▶ [DATA SHOWN]
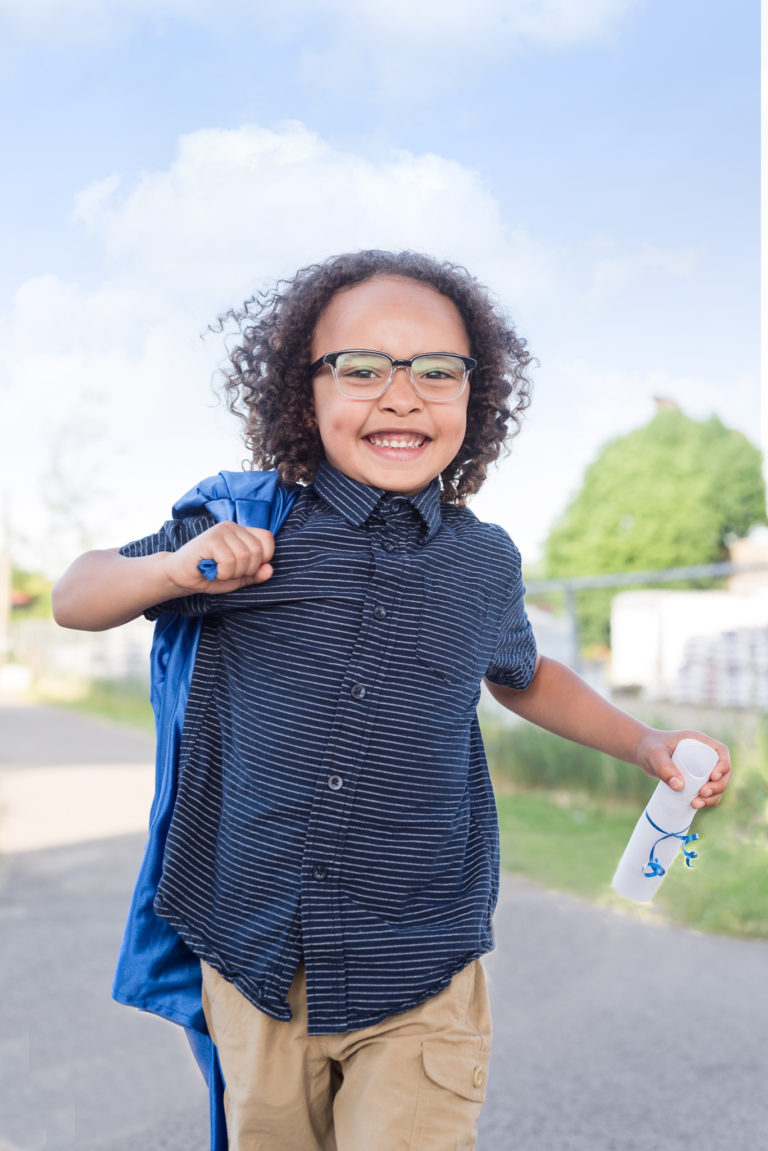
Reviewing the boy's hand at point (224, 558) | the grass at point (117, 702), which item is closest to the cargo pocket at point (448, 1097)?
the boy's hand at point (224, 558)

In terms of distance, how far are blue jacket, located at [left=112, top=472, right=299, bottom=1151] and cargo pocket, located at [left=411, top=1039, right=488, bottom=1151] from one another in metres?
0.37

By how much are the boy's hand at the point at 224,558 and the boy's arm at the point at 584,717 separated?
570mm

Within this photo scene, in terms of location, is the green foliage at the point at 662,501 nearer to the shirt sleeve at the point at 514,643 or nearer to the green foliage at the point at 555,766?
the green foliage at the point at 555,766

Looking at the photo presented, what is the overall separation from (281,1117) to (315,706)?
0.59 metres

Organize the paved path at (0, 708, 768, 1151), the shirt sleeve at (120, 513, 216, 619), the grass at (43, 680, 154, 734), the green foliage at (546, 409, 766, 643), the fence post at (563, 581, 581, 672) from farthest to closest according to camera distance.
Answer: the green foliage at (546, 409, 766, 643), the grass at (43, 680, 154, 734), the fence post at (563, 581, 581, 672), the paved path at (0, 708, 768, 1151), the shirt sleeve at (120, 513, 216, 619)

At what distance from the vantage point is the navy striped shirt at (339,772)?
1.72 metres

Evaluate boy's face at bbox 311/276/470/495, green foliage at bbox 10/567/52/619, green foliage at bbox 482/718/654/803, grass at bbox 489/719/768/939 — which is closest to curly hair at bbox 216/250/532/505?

...

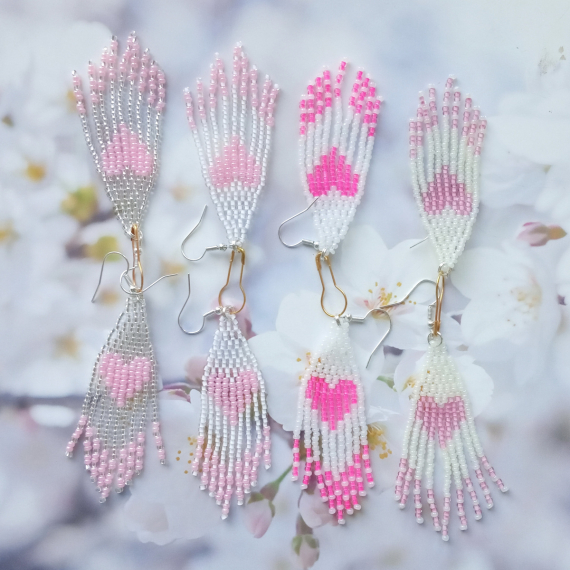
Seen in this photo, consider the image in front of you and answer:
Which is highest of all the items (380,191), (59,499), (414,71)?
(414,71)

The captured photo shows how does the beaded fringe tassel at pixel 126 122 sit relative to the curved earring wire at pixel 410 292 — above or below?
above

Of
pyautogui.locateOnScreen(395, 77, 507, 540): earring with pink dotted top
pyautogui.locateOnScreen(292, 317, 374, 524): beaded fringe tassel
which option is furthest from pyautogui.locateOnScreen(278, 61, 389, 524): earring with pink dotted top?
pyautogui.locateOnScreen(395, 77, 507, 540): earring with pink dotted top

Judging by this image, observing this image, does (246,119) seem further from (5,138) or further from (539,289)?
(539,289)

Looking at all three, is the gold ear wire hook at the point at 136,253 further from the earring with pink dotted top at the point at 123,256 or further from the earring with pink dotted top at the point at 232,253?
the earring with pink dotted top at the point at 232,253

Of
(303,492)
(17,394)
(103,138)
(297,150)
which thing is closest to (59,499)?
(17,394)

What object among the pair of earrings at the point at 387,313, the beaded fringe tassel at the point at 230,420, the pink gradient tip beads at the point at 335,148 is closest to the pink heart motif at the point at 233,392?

▶ [PROBLEM STATEMENT] Can you rewrite everything from the line containing "Reviewing the boy's" down to the line containing "0.59 metres", swapping "cargo pocket" for "trouser pocket" and leaving the rest unchanged?

▶ [TASK ANSWER]
Reviewing the boy's hand at point (224, 558) | the grass at point (117, 702), which item is closest to the trouser pocket at point (448, 1097)?
the boy's hand at point (224, 558)

In terms of distance, how far are blue jacket, located at [left=112, top=472, right=299, bottom=1151] and trouser pocket, located at [left=411, top=1039, right=488, bottom=1151] from one another in metres?
0.37

By how much are the boy's hand at the point at 224,558 and the boy's arm at the point at 584,717 separated?
570mm

Within this photo scene, in terms of location, is the green foliage at the point at 662,501 nearer to the shirt sleeve at the point at 514,643 or nearer to the green foliage at the point at 555,766?
the green foliage at the point at 555,766

Looking at the photo presented, what is the overall separation from (281,1117) to (315,706)?
0.59 metres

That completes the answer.